# Text block
Commentary on the economic , geopolitical and simply fascinating things going on. Served occasionally with a side of snark.
Sunday, May 18, 2014
Ukraine News For May 18 , 2014 --East Ukraine’s Kharkov region to hold independence referendum - movement “Southeast” ...... Germanys saying " Nein " as to more sanctions ? ( German Foreign Minister Frank-Walter Steinmeier has called for restraint in imposing new sanctions on Russia, as politicians, businesses and the general public in Germany grow ever more skeptical of putting more pressure on Moscow. ) ....... referendum - movement “Southeast” ...... Germanys saying " Nein " as to more sanctions ? ....... Ukraine needs federalization; decentralization not enough - Luhansk Regional Council head ........ Tymoshenko suggests referendum on NATO, EU membership, government system during presidential election
Donetsk (Ukraine) (AFP) - Without even firing a shot, masked rebel gunmen overran a Ukrainian military headquarters in the main eastern city of Donetsk on Friday and swiftly declared they were in control.
After a couple of hours of what one local described as "negotiations", uniformed members of a National Guard special forces unit simply took off in a few trucks, leaving the building to the rebels.
Ukraine's military offensive against pro-Russian insurgents in the east, already a month old, has so far been a humiliating failure, with separatists now firmly in control of large swathes of the country's industrial heartland.
Despite its superior military firepower, the Ukrainian army is running into almost nightly confrontations with well-armed insurgents barricaded in a dozen towns and cities.
It has lost at least a dozen men, seven of them this week in a single bloody ambush near the epicentre of the uprising in Slavyansk.
"The operation has proved to be ineffective because Ukrainian forces were not prepared," said military expert Mykola Sungurovsky.
Yaroslav Gonchar, deputy battalion commander of the Azov volunteer unit in the Ukrainian National Guard, pulled no punches in apportioning blame.
"At the local level, we faced betrayal by the police and the opposition of the local people, as well as the incompetence of those planning the operation," he said.
- 'No repeat of Crimea' -
Ukraine's new leaders launched the "anti-terrorist" operation on April 13 after gunmen sought to capitalise on Moscow's annexation of Crimea in March and began overrunning city halls, police stations and military barracks across the far east.
The army moved in with clear objectives -- to disarm the rebels, clear them from scores of occupied buildings and reestablish Kiev's authority over the region.
"We will not allow Russia to repeat the Crimea scenario in the east of Ukraine," interim President Oleksandr Turchinov has vowed.
But the human cost has been high, with the UN on Friday putting the number of dead in the southeast at 127 -- exceeding the toll from the bloodletting in Kiev earlier this year during pro-EU protests that saw the ouster of the corruption-stained Kremlin-backed president.

# Material
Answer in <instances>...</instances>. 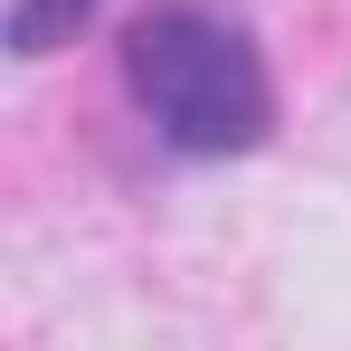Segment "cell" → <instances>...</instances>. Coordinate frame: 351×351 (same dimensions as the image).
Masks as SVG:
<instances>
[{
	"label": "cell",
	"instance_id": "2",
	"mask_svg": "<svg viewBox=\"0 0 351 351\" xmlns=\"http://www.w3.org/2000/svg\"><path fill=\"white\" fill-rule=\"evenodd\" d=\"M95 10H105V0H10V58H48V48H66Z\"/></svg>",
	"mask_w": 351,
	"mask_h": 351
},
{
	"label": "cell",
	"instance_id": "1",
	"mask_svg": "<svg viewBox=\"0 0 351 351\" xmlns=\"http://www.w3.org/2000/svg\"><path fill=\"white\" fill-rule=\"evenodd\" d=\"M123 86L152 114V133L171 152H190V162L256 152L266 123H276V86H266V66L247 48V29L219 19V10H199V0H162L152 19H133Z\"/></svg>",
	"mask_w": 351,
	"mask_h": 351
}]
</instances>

# Exercise instructions
• a. According to the Ukraine news post, on what date did Ukraine's new leaders launch the "anti-terrorist" operation?
• b. Pick up the Ukraine news post after its final sentence and keep it going.
The items have no connection to the Ukraine news post.

# Written responses
• a. April 13

• b.
And since the Russian takeover of Crimea, rebels are now claiming control of the main industrial regions of Donetsk and Lugansk, although residents say it is not really clear who is actually running things on the ground.
The two regions -- home to seven million of Ukraine's 46 million population -- declared themselves independent "republics" after claiming victory in weekend referendums denounced as illegitimate farces by Kiev and the West.
Donetsk, the larger of the two and the hub of Ukraine's sprawling coal and steel industry, has already asked Moscow if it can join the Russian Federation.
From the first days of the offensive, the Ukrainians had to deal with a number of embarrassing blows. Several military helicopters were shot down and tanks and armoured vehicles were seized by the rebels.
- 'Dialogue not force' -
There are almost daily reports of roaming gunmen storming government buildings, police stations and abducting local political and military officials, but not all the claims can be verified.
Ukraine, the International Crisis Group warned in a grim report this week, is "running out of time".
"Shaken by the separatist agitation and distracted by Russian troops on its border, (the interim government) has not asserted itself coherently," the think-tank said.
"Military efforts to restore order in the southeast have underlined both the government's weakness and the pressing need for a solution through political dialogue not force."
The ICG's views were echoed by Volodymyr Fesenko at the Penta centre for political studies in Kiev.
"There has been no real achievement. Ukrainian forces have absolutely no way of restoring order in the region," he said.
"It's not possible to keep the Donbass (the term for the Donetsk/Lugansk region) by force. It can only be achieved through negotiations."
Fesenko said it was vital for the Kiev authorities to bring on board local political and business heavyweights such as Ukraine's richest man, billionaire powerbroker Rinat Akhmetov.
Akhmetov, an influential force in the east with his vast industrial empire, has kept to the middle ground in the confrontation, walking a fine line between Kiev's pro-West authorities and the rebels.
If the military offensive is not rapidly accompanied by political dialogue, Fesenko warned, the east will become a new Transdniestr -- the pro-Russian separatist region of Moldova.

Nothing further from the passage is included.